### Do this
Copy out every record below word for word, omitting the pictures.

[Excerpts from a spatial reasoning dataset]

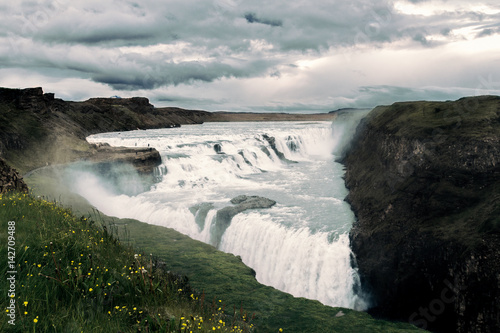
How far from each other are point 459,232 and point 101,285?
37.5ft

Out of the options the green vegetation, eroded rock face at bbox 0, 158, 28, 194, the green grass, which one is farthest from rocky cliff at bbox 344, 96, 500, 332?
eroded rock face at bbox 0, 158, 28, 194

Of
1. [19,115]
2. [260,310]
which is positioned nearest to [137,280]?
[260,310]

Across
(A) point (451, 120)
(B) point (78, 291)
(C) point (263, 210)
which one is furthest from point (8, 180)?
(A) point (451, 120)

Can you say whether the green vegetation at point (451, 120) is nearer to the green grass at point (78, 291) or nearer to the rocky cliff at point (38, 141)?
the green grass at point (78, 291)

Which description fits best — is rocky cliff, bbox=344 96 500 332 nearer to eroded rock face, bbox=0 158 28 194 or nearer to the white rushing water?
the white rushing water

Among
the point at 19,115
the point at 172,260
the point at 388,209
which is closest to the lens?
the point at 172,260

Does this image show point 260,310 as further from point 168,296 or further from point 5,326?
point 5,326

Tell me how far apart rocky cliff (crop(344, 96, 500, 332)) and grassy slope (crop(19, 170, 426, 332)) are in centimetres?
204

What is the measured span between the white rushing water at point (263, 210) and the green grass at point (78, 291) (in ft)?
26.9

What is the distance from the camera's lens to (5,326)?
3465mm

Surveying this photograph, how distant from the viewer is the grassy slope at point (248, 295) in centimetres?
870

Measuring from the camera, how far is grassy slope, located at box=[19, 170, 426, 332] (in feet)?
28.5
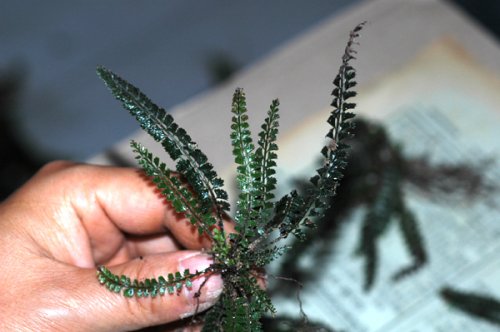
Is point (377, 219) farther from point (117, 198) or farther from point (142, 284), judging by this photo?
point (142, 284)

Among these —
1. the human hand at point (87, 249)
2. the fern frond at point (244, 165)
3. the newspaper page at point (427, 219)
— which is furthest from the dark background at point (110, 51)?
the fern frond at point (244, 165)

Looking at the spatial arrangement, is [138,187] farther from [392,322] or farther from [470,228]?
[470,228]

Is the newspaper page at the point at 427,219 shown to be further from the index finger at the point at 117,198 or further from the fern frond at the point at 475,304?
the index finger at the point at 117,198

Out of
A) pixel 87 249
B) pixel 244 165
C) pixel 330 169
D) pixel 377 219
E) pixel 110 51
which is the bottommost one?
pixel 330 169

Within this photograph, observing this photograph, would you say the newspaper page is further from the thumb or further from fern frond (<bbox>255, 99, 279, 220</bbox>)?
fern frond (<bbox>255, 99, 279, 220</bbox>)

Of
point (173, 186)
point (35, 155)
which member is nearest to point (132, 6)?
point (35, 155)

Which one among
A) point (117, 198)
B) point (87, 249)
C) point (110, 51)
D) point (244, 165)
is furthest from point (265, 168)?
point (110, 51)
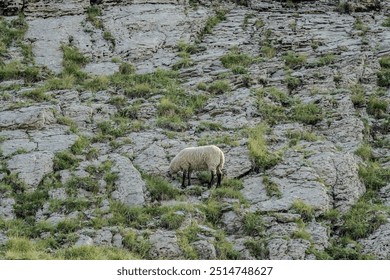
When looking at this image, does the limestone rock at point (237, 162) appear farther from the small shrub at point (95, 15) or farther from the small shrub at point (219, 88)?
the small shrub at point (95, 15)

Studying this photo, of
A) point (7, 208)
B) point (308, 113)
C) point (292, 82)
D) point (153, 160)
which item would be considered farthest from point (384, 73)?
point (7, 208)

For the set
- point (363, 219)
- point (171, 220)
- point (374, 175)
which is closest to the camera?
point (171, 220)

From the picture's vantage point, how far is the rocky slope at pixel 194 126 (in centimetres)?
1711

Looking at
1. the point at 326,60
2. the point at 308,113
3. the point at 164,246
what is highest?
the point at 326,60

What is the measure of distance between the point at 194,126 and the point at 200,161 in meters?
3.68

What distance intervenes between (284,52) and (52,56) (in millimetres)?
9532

### Answer below
How far from each other are point 459,232 and point 101,285?
37.5ft

Out of the options the green vegetation, eroded rock face at bbox 0, 158, 28, 194, the green grass, which one is farthest from rocky cliff at bbox 344, 96, 500, 332?
eroded rock face at bbox 0, 158, 28, 194

Of
1. [19,115]
2. [260,310]
which is positioned nearest to [137,280]?
[260,310]

Across
(A) point (451, 120)
(B) point (78, 291)
(C) point (263, 210)
which one is furthest from point (8, 180)?
(A) point (451, 120)

Can you say whether the green vegetation at point (451, 120) is nearer to the green grass at point (78, 291) or nearer to the rocky cliff at point (38, 141)?
the green grass at point (78, 291)

Which description fits best — is rocky cliff, bbox=344 96 500 332 nearer to eroded rock face, bbox=0 158 28 194 or nearer to the white rushing water?
the white rushing water

Among
the point at 19,115
the point at 172,260
the point at 388,209
which is closest to the lens?
the point at 172,260

Does this image show point 260,310 as further from point 168,296 or further from point 5,326?
point 5,326

Tell me how far apart rocky cliff (crop(344, 96, 500, 332)) and grassy slope (crop(19, 170, 426, 332)) are in centimetres?
204

What is the measured span between the white rushing water at point (263, 210) and the green grass at point (78, 291) (in ft)?
26.9

What is the distance from the camera's lens to (5,326)?
3465mm

Surveying this photograph, how distant from the viewer is the grassy slope at point (248, 295) in centimetres?
870

Measuring from the camera, how far is grassy slope, located at box=[19, 170, 426, 332] (in feet)?
28.5
Is point (377, 219) farther from point (117, 198) or farther from point (142, 284), judging by this photo?
point (142, 284)

Among these —
1. the human hand at point (87, 249)
2. the fern frond at point (244, 165)
3. the newspaper page at point (427, 219)
— which is furthest from the dark background at point (110, 51)?
the fern frond at point (244, 165)

Looking at the spatial arrangement, is [138,187] farther from [392,322] or farther from [470,228]?
[470,228]

Is the newspaper page at the point at 427,219 shown to be further from the index finger at the point at 117,198 or further from the fern frond at the point at 475,304?
the index finger at the point at 117,198

Out of
A) pixel 87 249
B) pixel 244 165
C) pixel 330 169
D) pixel 377 219
E) pixel 110 51
which is the bottommost one?
pixel 330 169

Within this photograph, observing this photograph, would you say the newspaper page is further from the thumb or further from fern frond (<bbox>255, 99, 279, 220</bbox>)?
fern frond (<bbox>255, 99, 279, 220</bbox>)

Of
point (173, 186)
point (35, 155)
which member is nearest to point (132, 6)?
point (35, 155)

Which one among
A) point (117, 198)
B) point (87, 249)
C) point (110, 51)
D) point (244, 165)
is furthest from point (265, 168)?
point (110, 51)
When looking at this image, does the limestone rock at point (237, 162) appear farther from the small shrub at point (95, 15) or farther from the small shrub at point (219, 88)?
the small shrub at point (95, 15)

Studying this photo, of
A) point (7, 208)
B) point (308, 113)
C) point (292, 82)
D) point (153, 160)
which item would be considered farthest from point (384, 73)?
point (7, 208)

For the set
- point (363, 219)
- point (171, 220)
- point (374, 175)
which is closest to the camera?
point (171, 220)

From the picture's vantage point, how far is the rocky slope at pixel 194 126 (in centimetres)?
1711

Looking at
1. the point at 326,60
2. the point at 308,113
3. the point at 164,246
what is highest?
the point at 326,60

What is the measure of distance between the point at 194,126 and the point at 200,161 in meters?
3.68

What distance intervenes between (284,52) and (52,56) (in millimetres)?
9532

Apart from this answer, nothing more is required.